REMEMBERING SGT. PEPPER


Most songs [on Sgt. Pepper]  we did as if we were recording live, like mono. We spent hours getting drum, bass, and guitar sounds, then balancing them and doing the take. That was in effect a backing track and then we later added overdubs. Nowadays you can overdub individually with each person having his own channel to record on. Then we'd have to think of all the instrumental overdubs, say, a guitar coming in on the second verse and a piano in the middle and then a tambourine. And we'd routine all of that, get the sound and the balance and the mix and do it as one performance. And if one person got it wrong we'd have to back up and do the entire overdub of all the parts again.

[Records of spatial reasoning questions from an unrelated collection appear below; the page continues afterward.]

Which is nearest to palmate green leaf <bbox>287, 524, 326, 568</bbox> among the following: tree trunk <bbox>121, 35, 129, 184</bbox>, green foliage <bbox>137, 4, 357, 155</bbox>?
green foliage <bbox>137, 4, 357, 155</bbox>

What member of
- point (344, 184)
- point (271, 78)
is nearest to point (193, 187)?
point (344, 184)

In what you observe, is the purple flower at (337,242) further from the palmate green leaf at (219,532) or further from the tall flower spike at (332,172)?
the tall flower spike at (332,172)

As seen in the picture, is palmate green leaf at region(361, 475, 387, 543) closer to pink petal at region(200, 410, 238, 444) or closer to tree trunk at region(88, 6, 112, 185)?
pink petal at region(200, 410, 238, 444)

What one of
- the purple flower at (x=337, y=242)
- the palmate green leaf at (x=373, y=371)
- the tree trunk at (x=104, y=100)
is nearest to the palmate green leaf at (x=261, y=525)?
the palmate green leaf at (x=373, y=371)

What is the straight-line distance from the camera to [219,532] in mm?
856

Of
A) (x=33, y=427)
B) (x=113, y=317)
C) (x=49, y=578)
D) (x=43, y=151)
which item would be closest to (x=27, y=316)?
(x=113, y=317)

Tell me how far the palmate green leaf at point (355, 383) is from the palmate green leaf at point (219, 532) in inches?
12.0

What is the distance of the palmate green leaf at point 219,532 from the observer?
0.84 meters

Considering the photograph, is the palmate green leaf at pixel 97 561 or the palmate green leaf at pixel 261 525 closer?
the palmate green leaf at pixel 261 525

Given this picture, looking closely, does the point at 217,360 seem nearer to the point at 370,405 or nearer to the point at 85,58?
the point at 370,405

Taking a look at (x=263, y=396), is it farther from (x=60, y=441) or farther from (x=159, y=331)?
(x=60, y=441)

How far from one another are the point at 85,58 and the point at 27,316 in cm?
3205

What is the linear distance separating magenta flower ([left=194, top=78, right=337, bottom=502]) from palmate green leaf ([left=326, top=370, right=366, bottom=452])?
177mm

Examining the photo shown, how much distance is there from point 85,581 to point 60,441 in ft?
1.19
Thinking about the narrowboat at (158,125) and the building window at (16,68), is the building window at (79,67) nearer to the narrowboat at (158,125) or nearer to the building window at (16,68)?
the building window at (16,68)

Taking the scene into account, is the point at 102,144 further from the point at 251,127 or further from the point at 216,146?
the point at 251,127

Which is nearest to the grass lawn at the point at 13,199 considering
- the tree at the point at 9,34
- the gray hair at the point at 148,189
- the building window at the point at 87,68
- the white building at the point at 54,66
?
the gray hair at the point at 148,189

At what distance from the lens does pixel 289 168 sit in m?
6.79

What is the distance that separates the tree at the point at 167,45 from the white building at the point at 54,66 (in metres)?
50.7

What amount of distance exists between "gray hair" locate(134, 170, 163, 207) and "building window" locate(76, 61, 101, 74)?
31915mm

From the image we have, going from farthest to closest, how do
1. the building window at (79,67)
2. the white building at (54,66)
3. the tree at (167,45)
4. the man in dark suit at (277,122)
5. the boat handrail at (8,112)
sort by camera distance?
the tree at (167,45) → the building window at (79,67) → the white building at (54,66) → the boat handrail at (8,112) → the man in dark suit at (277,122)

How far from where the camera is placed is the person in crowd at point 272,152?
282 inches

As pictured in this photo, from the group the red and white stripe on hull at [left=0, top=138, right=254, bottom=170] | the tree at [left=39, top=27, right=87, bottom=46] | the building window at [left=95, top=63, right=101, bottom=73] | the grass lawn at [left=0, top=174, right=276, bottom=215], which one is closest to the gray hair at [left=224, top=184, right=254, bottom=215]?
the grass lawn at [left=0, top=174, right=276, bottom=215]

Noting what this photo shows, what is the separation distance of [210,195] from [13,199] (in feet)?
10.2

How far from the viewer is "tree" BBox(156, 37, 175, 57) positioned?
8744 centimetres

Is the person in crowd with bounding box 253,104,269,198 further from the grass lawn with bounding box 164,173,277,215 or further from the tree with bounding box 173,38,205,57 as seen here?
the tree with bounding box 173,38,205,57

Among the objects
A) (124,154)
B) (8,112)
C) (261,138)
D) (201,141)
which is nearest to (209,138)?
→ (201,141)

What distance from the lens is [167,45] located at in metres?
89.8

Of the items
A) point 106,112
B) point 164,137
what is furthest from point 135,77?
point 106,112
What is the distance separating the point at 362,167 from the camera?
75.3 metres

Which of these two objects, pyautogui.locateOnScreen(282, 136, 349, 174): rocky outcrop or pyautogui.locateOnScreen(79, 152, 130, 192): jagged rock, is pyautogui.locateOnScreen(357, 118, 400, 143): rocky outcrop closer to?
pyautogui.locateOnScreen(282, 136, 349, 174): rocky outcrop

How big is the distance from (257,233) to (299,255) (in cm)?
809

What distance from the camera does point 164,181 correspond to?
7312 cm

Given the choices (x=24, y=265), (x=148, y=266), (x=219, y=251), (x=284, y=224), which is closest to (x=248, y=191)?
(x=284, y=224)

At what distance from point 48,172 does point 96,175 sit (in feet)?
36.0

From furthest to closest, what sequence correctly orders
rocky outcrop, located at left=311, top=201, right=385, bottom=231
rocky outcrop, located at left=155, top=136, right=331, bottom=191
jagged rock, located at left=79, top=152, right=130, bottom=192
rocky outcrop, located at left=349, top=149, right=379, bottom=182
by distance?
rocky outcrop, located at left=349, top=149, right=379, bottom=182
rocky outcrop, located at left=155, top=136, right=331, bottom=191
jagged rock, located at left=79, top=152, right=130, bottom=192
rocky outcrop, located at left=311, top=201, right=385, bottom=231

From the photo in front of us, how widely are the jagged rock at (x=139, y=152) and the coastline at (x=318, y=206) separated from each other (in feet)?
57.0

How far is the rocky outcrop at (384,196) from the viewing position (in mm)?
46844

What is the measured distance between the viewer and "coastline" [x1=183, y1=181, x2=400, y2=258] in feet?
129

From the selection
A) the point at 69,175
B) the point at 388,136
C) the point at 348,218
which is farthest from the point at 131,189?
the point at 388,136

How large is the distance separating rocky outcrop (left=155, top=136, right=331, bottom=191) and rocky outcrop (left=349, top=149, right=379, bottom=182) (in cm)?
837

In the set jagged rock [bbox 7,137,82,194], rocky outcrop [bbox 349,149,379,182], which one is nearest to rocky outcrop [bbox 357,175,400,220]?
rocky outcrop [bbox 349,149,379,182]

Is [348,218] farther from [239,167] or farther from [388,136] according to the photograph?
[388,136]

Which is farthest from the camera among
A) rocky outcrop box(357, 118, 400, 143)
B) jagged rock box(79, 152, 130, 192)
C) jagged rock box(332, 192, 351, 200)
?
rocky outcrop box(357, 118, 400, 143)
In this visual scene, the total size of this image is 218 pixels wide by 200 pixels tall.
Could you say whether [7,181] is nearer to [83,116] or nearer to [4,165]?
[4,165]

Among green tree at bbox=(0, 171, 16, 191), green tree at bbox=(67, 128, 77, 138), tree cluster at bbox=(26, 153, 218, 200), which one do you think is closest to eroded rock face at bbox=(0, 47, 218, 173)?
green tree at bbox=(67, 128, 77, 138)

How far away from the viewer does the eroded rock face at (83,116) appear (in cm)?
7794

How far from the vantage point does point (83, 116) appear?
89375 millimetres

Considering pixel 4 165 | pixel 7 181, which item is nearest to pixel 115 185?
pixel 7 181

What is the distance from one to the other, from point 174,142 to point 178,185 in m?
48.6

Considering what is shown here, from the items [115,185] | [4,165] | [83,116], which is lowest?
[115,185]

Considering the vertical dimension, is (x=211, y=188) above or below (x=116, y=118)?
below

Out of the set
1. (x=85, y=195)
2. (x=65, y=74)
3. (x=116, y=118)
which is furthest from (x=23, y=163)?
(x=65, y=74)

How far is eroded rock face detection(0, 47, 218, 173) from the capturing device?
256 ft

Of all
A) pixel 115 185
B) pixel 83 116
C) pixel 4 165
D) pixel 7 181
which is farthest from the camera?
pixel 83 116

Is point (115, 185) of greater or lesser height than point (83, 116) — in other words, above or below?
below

We had old microphones and pretty antiquated machines, but we'd find new meanings in old equipment, and I think it was largely because of the times and the state of mind everyone was in that it was exciting to try and come up with ideas.

~GEORGE HARRISON


We were being influenced by avant-garde composers. For "A Day in the Life," I suggested we should write all but fifteen bars properly so that the orchestra could read it, but where the fifteen bars began we would give the musicians a simple direction: "Start on your lowest note and eventually at the end of the fifteen bars, be at your highest note." How they got up there was up to them, but it all resulted in a crazy crescendo. It was interesting because the trumpet players, almost famous for their fondness for lubricating substances, didn't care, so they'd be there at the note ahead of everyone. The strings all watched each other like little sheep: "Are you going up?" "Yes." "So am I." And they'd go up. "A little more?" "Yes." And they'd go up a little more, all very delicate and cozy, all going up together. You listen to those trumpets. They're just freaking out.